I don't know how to evaluate $\lim_{n\rightarrow \infty } (\frac{(n+1)^{2n^2+2n+1}}{(n+2)^{(n+1)^2}\cdot n^{n^2}})$
The answer given which is $\frac{1}{e}<1$, so it converges. Hope someone can provide the solution for the limit part, Thanks in advance.
A better way to do this problem is to use the root test. Taking the $1/n$ power of the summand gives $(n/[n+1)])^n$. This limit is much simpler to evaluate, and if you do it carefully, you should yield $1/e < 1$, so the series converges.

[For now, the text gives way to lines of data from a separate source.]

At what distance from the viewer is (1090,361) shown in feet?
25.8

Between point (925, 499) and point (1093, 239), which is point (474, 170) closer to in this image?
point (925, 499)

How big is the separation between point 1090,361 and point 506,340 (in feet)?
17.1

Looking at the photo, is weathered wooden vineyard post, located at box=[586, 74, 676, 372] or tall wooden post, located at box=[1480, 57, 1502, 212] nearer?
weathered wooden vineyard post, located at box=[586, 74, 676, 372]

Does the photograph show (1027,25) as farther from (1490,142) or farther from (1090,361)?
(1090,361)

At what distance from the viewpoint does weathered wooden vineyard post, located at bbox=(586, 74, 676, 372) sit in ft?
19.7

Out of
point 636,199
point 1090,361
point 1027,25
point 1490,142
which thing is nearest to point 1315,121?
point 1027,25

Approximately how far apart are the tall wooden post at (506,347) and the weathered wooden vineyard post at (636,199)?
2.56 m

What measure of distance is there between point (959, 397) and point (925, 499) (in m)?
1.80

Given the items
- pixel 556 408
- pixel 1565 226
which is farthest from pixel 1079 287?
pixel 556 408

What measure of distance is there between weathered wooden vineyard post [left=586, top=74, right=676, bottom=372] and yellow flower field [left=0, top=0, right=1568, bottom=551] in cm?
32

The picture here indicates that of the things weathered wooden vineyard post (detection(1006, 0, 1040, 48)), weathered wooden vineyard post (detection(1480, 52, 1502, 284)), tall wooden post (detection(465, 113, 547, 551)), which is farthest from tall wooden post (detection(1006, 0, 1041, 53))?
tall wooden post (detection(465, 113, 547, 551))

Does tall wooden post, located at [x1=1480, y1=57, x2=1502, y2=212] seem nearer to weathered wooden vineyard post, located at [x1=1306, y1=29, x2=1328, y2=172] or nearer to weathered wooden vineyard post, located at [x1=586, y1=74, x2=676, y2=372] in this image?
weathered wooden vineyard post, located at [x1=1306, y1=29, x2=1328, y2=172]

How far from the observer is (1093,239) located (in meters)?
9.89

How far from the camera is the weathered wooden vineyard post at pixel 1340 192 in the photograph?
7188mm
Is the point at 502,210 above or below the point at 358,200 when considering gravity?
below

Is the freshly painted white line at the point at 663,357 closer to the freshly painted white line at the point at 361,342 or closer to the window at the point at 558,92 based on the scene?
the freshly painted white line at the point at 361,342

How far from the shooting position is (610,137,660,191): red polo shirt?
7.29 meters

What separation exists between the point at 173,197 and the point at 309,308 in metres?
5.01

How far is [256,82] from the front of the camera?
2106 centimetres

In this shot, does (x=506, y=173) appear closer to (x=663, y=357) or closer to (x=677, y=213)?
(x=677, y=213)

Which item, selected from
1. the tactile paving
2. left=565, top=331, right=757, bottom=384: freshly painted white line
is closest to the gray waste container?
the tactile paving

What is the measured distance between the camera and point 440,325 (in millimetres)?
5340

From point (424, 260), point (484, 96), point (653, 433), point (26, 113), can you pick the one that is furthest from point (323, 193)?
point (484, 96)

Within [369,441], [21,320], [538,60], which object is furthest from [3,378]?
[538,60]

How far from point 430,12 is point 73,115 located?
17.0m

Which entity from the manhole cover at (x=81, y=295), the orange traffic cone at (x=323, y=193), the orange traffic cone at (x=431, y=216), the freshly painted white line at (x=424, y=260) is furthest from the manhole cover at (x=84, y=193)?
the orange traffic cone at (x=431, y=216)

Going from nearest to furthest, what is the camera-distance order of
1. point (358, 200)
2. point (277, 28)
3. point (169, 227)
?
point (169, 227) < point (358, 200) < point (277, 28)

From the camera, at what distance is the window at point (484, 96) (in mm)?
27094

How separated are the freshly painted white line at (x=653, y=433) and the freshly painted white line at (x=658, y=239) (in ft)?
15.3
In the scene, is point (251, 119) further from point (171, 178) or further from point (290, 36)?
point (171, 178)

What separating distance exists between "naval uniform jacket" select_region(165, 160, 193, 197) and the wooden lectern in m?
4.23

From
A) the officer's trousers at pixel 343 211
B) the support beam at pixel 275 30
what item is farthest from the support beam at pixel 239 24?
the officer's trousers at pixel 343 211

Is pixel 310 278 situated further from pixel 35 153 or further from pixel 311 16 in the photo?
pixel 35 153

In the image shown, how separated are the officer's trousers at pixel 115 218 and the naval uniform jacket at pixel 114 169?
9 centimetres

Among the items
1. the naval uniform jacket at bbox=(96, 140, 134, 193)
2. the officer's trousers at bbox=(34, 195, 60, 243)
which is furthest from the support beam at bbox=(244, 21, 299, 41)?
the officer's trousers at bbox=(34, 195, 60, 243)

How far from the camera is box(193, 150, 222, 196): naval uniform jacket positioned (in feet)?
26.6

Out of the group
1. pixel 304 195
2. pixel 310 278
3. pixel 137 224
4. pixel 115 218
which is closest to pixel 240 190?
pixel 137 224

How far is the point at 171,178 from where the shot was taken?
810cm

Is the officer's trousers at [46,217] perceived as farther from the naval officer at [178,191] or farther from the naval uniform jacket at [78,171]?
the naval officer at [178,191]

If you want to deal with the limit you posted, consider $$u_n= \left(\frac{n}{n+1}\right)^{n^2}\implies \log(u_n)=n^2 \log\left(\frac{n}{n+1}\right)=n^2 \log\left(1-\frac{1}{n+1}\right)$$ Now, use Taylor expansion and get $$\log(u_n)=-n+\frac{1}{2}-\frac{1}{3 n}+\frac{1}{4 n^2}+O\left(\frac{1}{n^3}\right)$$ Similarly $$u_{n+1}= \left(\frac{n+1}{n+2}\right)^{(n+1)^2}\implies \log(u_{n+1})=n^2 \left(1+\frac 1n\right)^2\log\left(1-\frac{1}{n+2}\right)$$ and Taylor again to get $$\log(u_{n+1})=-n-\frac{1}{2}-\frac{1}{3 n}+\frac{7}{12 n^2}+O\left(\frac{1}{n^3}\right)$$ Combining the above $$\log(u_{n+1})-\log(u_{n})=\log \left(\frac{u_{n+1}}{u_n}\right)=-1+\frac{1}{3 n^2}+O\left(\frac{1}{n^3}\right)$$ Taylor again $$\frac{u_{n+1}}{u_n}=\exp\left({\log \left(\frac{u_{n+1}}{u_n}\right) }\right)=\frac{1}{e}+\frac{1}{3 e n^2}+O\left(\frac{1}{n^3}\right)$$
Edit
Making the problem more general with $$v_n= \left(\frac{n}{n+a}\right)^{(n+b)^2}$$ and using the same steps, we should find $$\frac{v_{n+1}}{v_n}=e^{-a}+\frac{a e^{-a} \left(a^2-3 a b+3 b^2\right)}{3 n^2}+O\left(\frac{1}{n^3}\right)$$
Let $a_n = \left(\dfrac{n}{n+1}\right)^{n^{2}}$. Then by the root test,
$\displaystyle \lim_{n \to \infty}\left(a_n\right)^{\frac{1}{n}}= e^{-1} < 1$. Therefore $a_n$ converges.